Saturday, 18 August 2012

A Manifesto for the Content Industry 12. The gravy train has stopped; it’s time to get off.


You are no longer the gatekeepers to content and you no longer have a monopoly. Lobby if you like (and we know you do) but you’d be better off coming to terms with it and adapting.

Let’s go back to the difference between middlemen and gatekeepers: What are you bringing to the table? If you’re adding something to the mix (distribution, promotion, technical expertise, access to fans / artists etc. etc.) then you’re a middleman. If all you’re doing is charging people to get to the table then you’re a gatekeeper and, let’s not beat around the bush, you’re doomed.

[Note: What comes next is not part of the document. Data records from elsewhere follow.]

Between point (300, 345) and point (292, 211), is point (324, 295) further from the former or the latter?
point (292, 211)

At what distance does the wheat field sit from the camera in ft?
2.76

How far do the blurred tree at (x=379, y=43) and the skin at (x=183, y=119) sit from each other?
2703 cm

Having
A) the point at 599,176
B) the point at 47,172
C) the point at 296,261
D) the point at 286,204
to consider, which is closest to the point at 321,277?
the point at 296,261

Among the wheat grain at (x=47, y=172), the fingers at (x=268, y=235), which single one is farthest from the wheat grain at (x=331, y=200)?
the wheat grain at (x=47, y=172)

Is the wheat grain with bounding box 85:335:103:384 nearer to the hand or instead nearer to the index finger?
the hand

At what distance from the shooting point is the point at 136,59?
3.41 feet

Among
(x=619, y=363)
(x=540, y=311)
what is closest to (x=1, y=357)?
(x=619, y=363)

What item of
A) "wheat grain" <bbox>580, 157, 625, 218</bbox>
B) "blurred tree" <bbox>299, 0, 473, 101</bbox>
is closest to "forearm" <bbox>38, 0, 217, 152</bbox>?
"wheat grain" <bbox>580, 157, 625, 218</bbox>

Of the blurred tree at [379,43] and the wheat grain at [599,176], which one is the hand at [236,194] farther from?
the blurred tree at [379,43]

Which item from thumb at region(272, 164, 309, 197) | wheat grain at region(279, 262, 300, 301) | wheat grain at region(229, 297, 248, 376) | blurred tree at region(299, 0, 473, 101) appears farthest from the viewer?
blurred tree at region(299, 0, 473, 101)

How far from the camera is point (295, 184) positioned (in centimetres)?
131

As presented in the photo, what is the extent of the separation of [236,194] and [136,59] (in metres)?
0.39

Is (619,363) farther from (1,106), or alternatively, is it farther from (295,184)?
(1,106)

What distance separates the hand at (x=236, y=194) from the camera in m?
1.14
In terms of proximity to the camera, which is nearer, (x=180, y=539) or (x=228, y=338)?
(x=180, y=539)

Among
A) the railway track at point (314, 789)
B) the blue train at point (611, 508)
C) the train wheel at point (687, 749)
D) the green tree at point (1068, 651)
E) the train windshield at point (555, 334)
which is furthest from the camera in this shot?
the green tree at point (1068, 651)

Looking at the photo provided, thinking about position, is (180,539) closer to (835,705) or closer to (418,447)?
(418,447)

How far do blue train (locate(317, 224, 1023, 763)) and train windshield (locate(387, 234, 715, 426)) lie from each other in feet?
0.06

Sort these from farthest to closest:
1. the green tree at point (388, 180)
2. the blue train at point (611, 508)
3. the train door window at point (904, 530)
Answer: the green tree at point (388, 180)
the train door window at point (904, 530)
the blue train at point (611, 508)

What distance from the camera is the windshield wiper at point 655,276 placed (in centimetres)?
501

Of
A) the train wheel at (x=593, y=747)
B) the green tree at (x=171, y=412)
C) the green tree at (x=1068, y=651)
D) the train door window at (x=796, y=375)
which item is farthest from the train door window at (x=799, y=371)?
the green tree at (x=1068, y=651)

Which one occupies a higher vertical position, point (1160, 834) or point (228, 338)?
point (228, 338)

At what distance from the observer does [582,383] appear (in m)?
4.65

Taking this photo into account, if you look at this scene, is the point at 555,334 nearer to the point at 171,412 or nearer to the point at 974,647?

Before the advent of recorded media things were pretty simple. If you wanted to listen to some music you either played it yourself, went somewhere where someone would be playing it or (for the very rich) paid for someone to come to you and play it.
There were no movies of course, but the theatre was there and off you went.
The gatekeepers were just that, the men on the gate and, in some cases, the booking agents, but they were relatively few and far between. The middlemen were the tavern landlords, the ticket sellers and the folks who stuck up the bills.

With the advent of recorded media the game changed. Suddenly the option of bringing the entertainment to you existed for everyone, not just the very rich. But producing, distributing and advertising this content was expensive, very expensive. It also took a long time and required a lot of very specialist resource.
This meant there quickly became a clear divide between the amateurs and the industry-backed professionals, a divide that led to a massively successful set of industries for about 50-odd years and an ever expanding set of restrictions on what could be done with the output of these industries.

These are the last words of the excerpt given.